- _Excerpt_:
Bankov says he was voted in as “the official pastor” of the church in 1958 and served until it was closed in 1964. The Popovs say this is impossible because only the denominational head can appoint ministers, but Bankov sticks by his story. Bass further states that Ladin Popov signed a statement for the American embassy in Sweden in 1969 swearing that Bankov had been a minister. But Popov says he was under pressure to sign it because it was the only way normal immigration rules could be waived.

Contrary to another report in the story, Bass says he “often preached full messages and sermons” on a trip to Yugoslavia in 1960. This was at the invitation of Pentecostal churches there (apparently after he asked if he could come), and he was invited to bring camera equipment, he says, referring to a letter from missionary Nick Gruick. Other letters, Bass says, show that his ministry was fruitful. Gruick was forced to leave because his visa expired, he states (Gruick had blamed Bass).

Not all members of the UE five-member board are employees, says Bass, pointing to Louis Menold (he once did broadcasting work for UE) and new member John Williams, whose data firm services UE. As an organization involved in public fund raising, UE would welcome any official enquiry, comments Bass. A postal investigation in 1964 turned up nothing, he points out. Any specific allegations by former employees “will evaporate and turn out to be unfounded and erroneous,” he says, denying reports of “fabrications” in UE’s printed materials.

Both Bass and UE deputation director Don Kyer say that Kyer’s call to Congressman Earl Landgrebe’s office (in which Kyer mentioned a $300 honorarium “almost as an afterthought”) was Kyer’s idea and not Bass’s. They scoff at any suspicion that it might be an attempt to “bribe” Landgrebe, who has fallen out with UE over the Kourdakov affair.

According to Bass, UE in 1971 printed 175,000 Bibles in six Eastern Europe languages (about 25,000 were sold to other agencies), 145,000 New Testaments, and thousands of other books and hymnals. Additionally, national workers and needy families received assistance in the form of cash or goods, he says. The 1971 UE report shows income and expenses of $1.7 million, $741,000 (41 per cent) of it for administration.

- _Objective_: List every distinct year mentioned in the excerpt about Bass and UE, in the order each first appears.

- _Data section_:

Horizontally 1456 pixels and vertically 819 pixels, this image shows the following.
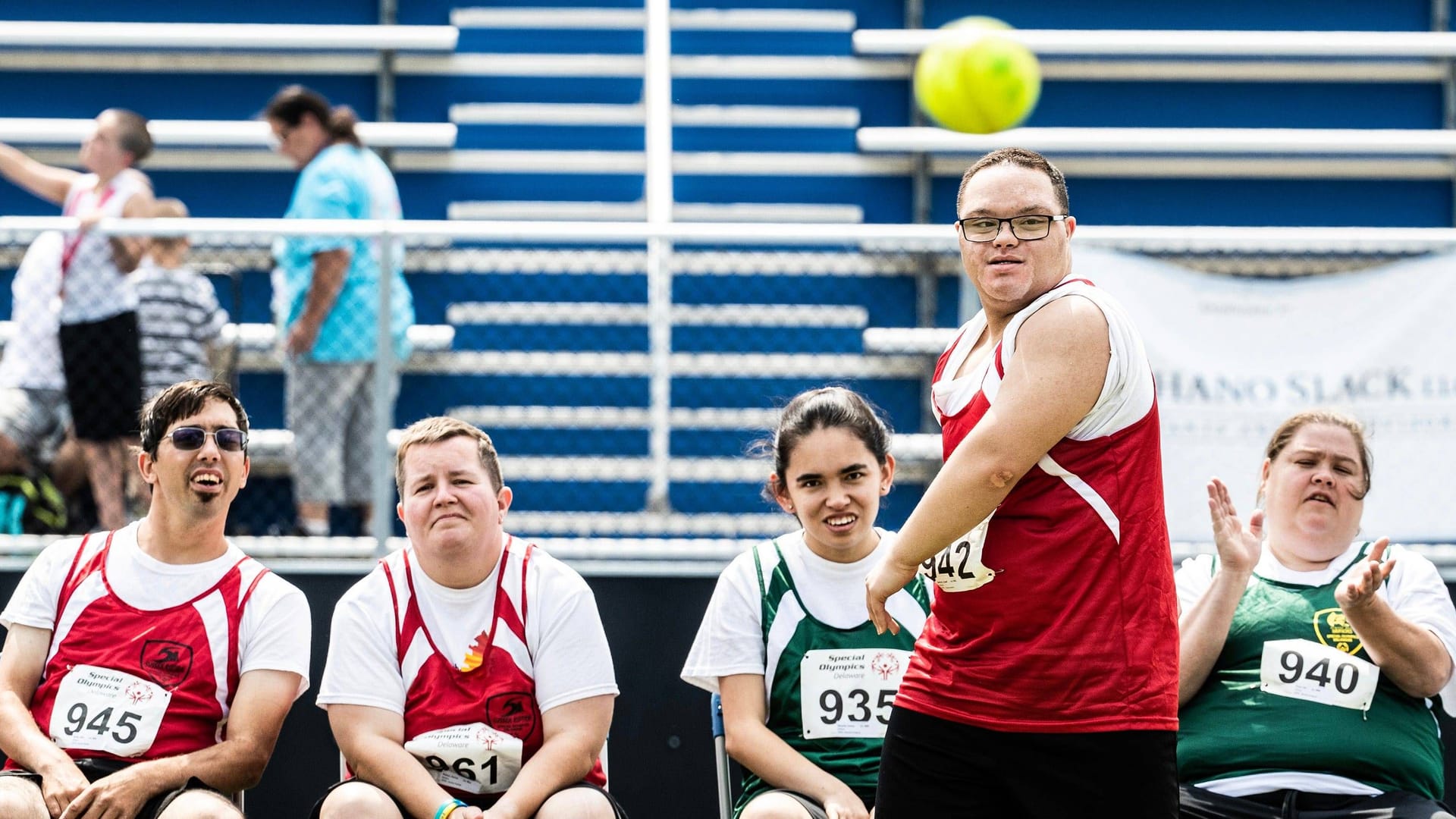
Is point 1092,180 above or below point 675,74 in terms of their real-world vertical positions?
→ below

- _Expected answer_: 1958, 1964, 1969, 1960, 1971